TEXT EXCERPT:
The States, in reaffirming their commitments at WFS: fyl, must recognize these essential links and the indivisibility of all human rights. The right to food cannot be realized in an environment where violations of the right adequate housing take place, such in the cases of forced evictions from home or land. Similarly the failure by states to protect the right to food and the rural economy of small farmers leads to displacement to cities exacerbating an already stressed housing situation. Failure to grasp the enormous potential that the human rights approach can bring to sustainable environment and livelihood will only lead to a larger scale of hunger, dispossession and homelessness across the world. The impact of such violations can be particularly severe for such groups as women, children, indigenous people and small-scale farmers.

INPUT DATA:
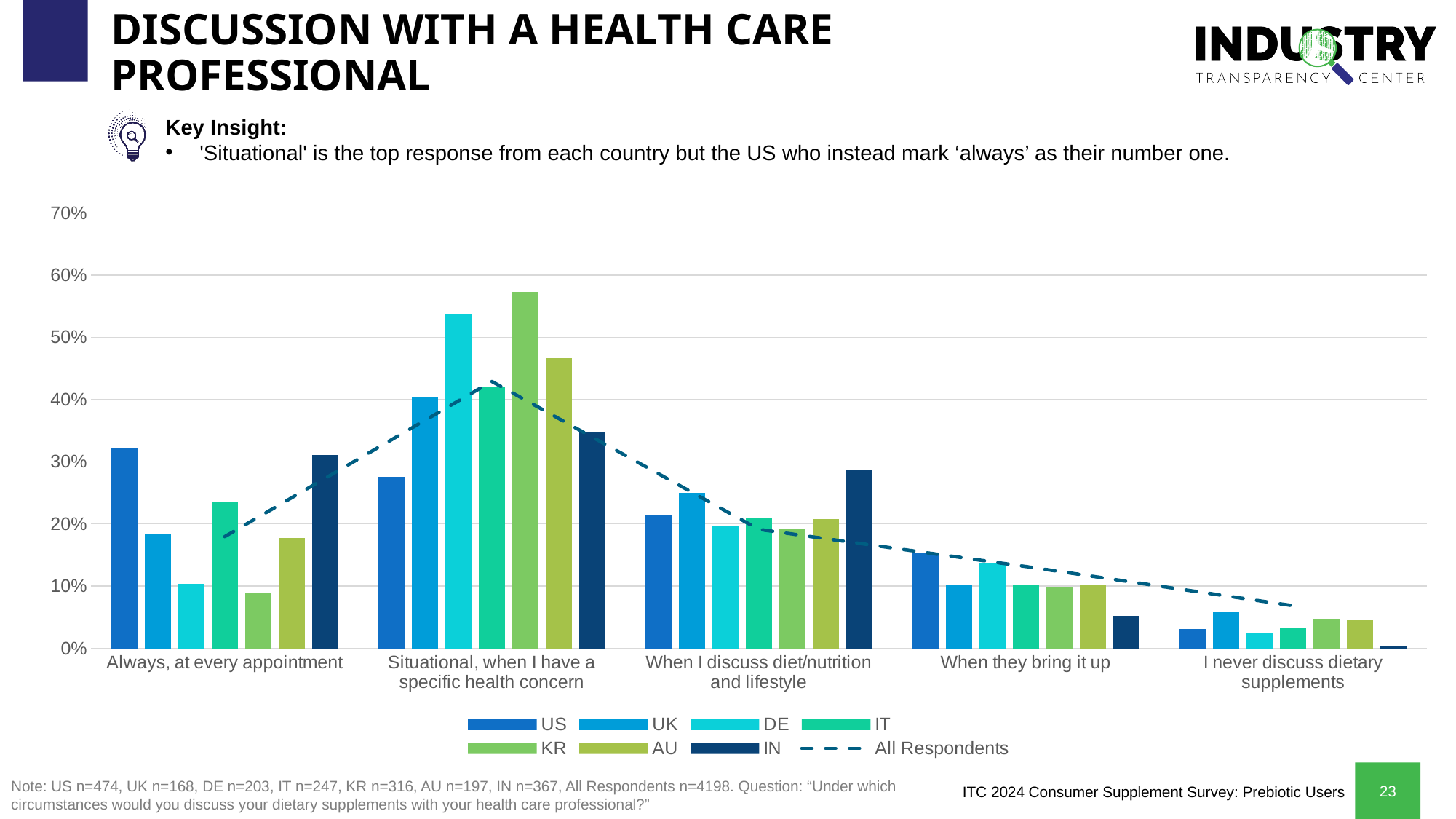
Does the All Respondents dashed line rise or fall from 'Situational, when I have a specific health concern' to 'I never discuss dietary supplements'? fall Which country has the highest bar for 'When I discuss diet/nutrition and lifestyle'? IN Which country has the lowest bar for 'I never discuss dietary supplements'? IN Under 'Situational, when I have a specific health concern', which is larger, DE or UK? DE What kind of chart is shown on the slide? combination bar and line chart How many response categories are shown along the x axis? 5 Is the value for IN under 'When they bring it up' greater or less than 10%? less How many entries does the legend list? 8 Which country has the highest bar for 'Situational, when I have a specific health concern'? KR Which country has the highest bar for 'When they bring it up'? US Is the value for US under 'Always, at every appointment' greater or less than 30%? greater Is the value for KR under 'Situational, when I have a specific health concern' greater or less than 50%? greater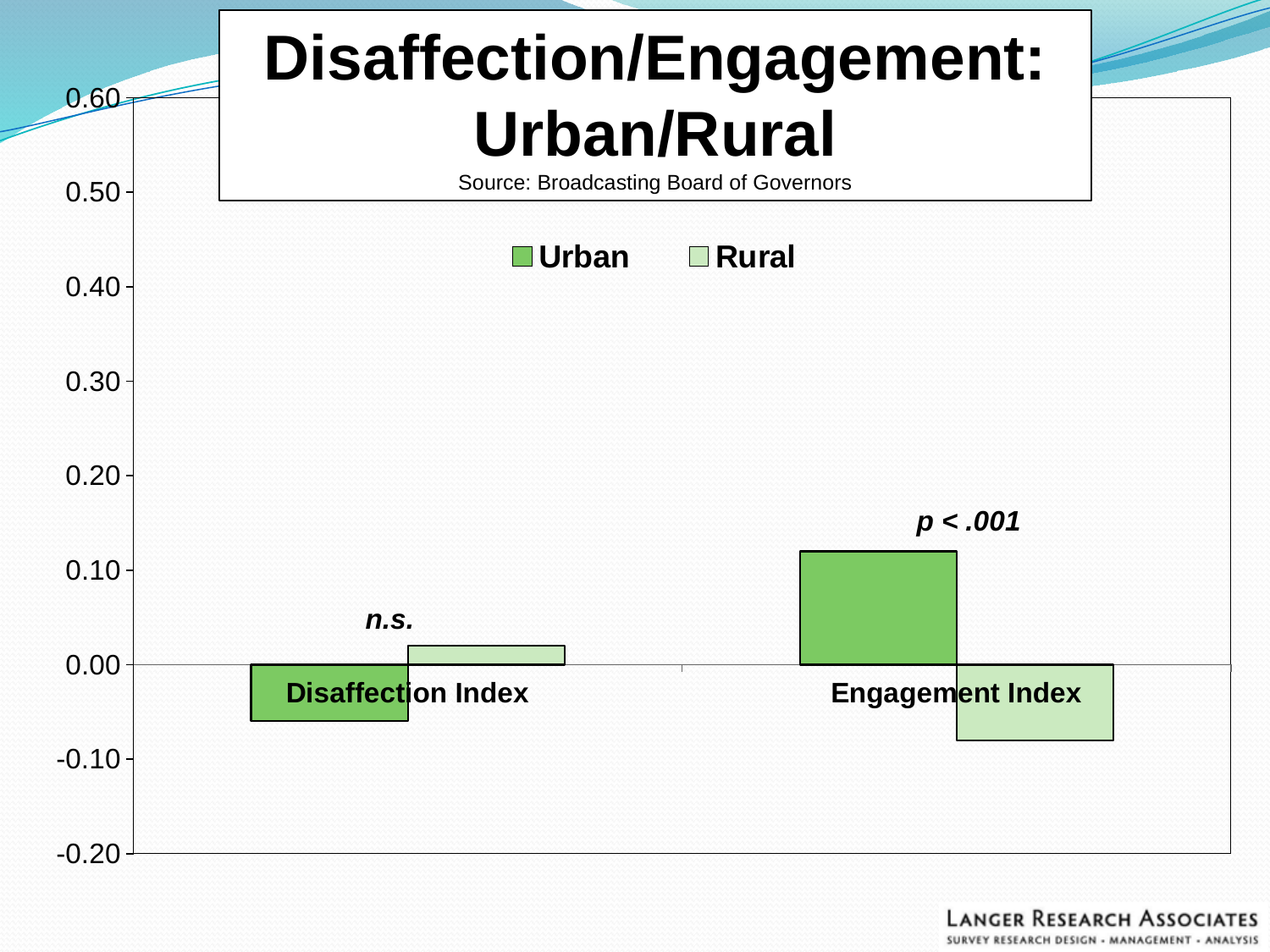
Which bar has the highest value in the chart? Urban, Engagement Index Is the Urban value for the Engagement Index greater or less than 0.10? greater Is the Rural value for the Disaffection Index greater or less than 0.00? greater For the Engagement Index, which is larger, the Urban value or the Rural value? Urban How many categories are shown on the x axis? 2 For the Disaffection Index, which is larger, the Urban value or the Rural value? Rural What significance annotation is printed above the Engagement Index bars? p < .001 What kind of chart is shown on the slide? bar chart How many series does the legend list? 2 What is the title of the chart? Disaffection/Engagement: Urban/Rural Is the Urban value for the Disaffection Index greater or less than 0.00? less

EXERCISE TASKS:
A) From the passage on the right to food, copy out the part that opens with the words containing "The States, in" and closes with "and small-scale farmers.".
B) Extend the passage on the right to food and housing by writing what comes after its last sentence.

ANSWERS BY TASK:
A)
The States, in reaffirming their commitments at WFS: fyl, must recognize these essential links and the indivisibility of all human rights. The right to food cannot be realized in an environment where violations of the right adequate housing take place, such in the cases of forced evictions from home or land. Similarly the failure by states to protect the right to food and the rural economy of small farmers leads to displacement to cities exacerbating an already stressed housing situation. Failure to grasp the enormous potential that the human rights approach can bring to sustainable environment and livelihood will only lead to a larger scale of hunger, dispossession and homelessness across the world. The impact of such violations can be particularly severe for such groups as women, children, indigenous people and small-scale farmers.

B)
Globalization policies – including agricultural and services trade, intellectual property rights, finance, heavy burden on debt servicing and structural adjustment – will have to be managed in a way that is consistent with the duties and obligations of States which they voluntarily accepted under international human rights instruments. In the context of the rights to food and to adequate housing, it is important to keep in mind the obligations enshrined in article 11.1 of the ICESCR that urges all States parties to “take appropriate steps to ensure the realization of this right, recognizing to this effect the essential importance of international cooperation based on free consent”. Human rights can therefore provide valuable tools for States, in particular developing countries, to examine and counter existing and emerging international economic policies, so as to ensure that these are consistent with the principles and provisions of international human rights instruments.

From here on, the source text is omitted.